Collected data:

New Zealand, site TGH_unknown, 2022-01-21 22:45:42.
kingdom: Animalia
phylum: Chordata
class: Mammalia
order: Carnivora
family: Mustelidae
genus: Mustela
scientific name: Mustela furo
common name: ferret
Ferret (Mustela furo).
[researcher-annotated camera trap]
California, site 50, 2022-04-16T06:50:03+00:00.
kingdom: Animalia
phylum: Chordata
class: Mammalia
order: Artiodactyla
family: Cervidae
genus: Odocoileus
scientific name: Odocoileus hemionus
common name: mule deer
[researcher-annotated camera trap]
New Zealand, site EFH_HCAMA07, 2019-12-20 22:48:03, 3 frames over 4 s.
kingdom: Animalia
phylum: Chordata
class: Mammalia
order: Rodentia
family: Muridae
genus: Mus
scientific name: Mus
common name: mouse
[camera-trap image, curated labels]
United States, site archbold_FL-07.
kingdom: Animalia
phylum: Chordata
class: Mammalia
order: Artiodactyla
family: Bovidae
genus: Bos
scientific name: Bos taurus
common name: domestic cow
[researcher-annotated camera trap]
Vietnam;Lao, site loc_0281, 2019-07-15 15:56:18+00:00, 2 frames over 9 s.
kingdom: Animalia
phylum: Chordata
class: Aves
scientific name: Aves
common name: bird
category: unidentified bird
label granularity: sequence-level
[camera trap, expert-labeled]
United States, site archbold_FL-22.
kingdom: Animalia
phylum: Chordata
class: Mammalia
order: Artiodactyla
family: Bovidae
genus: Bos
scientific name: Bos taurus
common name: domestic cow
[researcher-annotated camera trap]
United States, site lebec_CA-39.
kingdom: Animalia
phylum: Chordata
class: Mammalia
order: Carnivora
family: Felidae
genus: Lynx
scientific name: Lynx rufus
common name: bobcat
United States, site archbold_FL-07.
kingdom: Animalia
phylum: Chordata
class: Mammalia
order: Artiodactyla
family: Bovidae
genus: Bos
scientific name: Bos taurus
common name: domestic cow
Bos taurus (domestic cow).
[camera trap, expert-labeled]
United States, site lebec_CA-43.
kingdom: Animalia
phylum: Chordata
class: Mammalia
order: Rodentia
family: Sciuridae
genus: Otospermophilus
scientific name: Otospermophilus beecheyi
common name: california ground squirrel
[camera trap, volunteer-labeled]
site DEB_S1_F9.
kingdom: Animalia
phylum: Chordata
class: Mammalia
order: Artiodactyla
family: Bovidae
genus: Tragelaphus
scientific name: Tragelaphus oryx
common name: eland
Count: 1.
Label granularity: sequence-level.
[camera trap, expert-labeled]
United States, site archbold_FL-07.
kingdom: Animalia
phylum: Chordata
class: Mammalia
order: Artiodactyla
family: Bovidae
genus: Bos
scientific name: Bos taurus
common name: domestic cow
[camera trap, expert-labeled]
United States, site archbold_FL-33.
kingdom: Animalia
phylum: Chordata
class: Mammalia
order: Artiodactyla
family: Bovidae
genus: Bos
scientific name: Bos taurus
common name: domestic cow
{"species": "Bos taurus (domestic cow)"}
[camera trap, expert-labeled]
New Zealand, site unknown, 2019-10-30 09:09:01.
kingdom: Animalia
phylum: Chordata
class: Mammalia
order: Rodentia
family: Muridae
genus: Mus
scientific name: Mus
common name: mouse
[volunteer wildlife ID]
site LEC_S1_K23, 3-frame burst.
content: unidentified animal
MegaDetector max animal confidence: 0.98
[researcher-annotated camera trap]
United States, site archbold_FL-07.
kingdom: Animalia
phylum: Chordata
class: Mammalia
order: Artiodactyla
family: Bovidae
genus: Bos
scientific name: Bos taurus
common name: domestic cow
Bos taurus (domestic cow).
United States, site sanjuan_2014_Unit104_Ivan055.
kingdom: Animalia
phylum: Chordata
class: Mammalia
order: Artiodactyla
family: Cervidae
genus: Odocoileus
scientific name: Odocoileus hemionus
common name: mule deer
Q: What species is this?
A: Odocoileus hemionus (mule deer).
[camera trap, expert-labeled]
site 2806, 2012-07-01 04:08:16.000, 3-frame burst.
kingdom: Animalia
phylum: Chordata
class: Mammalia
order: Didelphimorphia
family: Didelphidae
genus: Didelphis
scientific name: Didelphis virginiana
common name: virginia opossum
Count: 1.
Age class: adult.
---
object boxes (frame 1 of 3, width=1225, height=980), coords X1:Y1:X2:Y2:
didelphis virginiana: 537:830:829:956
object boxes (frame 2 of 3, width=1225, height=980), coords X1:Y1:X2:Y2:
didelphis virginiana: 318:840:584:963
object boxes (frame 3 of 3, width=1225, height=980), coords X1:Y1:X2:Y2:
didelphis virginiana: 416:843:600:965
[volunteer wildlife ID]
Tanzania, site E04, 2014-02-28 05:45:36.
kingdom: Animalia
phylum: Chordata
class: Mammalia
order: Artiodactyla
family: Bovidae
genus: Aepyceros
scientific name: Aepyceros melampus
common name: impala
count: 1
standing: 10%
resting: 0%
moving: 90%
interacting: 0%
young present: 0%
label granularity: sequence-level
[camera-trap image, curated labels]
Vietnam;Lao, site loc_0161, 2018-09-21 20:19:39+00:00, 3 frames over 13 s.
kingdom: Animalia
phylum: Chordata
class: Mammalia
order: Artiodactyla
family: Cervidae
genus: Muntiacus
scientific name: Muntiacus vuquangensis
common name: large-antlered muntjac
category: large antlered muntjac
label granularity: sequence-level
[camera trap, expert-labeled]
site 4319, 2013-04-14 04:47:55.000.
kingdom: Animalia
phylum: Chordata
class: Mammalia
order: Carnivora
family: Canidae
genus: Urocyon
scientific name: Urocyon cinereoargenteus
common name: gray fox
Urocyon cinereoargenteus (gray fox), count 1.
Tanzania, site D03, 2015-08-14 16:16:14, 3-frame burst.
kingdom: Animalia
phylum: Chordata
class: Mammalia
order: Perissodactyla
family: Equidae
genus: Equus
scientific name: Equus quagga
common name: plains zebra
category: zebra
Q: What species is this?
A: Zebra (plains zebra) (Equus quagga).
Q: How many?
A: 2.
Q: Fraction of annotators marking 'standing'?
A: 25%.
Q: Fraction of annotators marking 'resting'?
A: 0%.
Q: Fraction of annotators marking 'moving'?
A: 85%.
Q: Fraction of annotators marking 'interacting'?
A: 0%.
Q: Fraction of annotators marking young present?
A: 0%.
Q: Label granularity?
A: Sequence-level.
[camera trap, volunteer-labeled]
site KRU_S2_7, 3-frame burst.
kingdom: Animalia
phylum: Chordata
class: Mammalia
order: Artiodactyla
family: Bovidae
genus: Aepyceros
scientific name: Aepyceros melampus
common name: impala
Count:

> Goal of the exercise:
Take the line above containing "site 4319, 2013-04-14 04:47:55.000.", the line containing "Q: Fraction of annotators marking young", and all lines in between, and copy them exactly without anything else.

> Finished exercise:
site 4319, 2013-04-14 04:47:55.000.
kingdom: Animalia
phylum: Chordata
class: Mammalia
order: Carnivora
family: Canidae
genus: Urocyon
scientific name: Urocyon cinereoargenteus
common name: gray fox
Urocyon cinereoargenteus (gray fox), count 1.
Tanzania, site D03, 2015-08-14 16:16:14, 3-frame burst.
kingdom: Animalia
phylum: Chordata
class: Mammalia
order: Perissodactyla
family: Equidae
genus: Equus
scientific name: Equus quagga
common name: plains zebra
category: zebra
Q: What species is this?
A: Zebra (plains zebra) (Equus quagga).
Q: How many?
A: 2.
Q: Fraction of annotators marking 'standing'?
A: 25%.
Q: Fraction of annotators marking 'resting'?
A: 0%.
Q: Fraction of annotators marking 'moving'?
A: 85%.
Q: Fraction of annotators marking 'interacting'?
A: 0%.
Q: Fraction of annotators marking young present?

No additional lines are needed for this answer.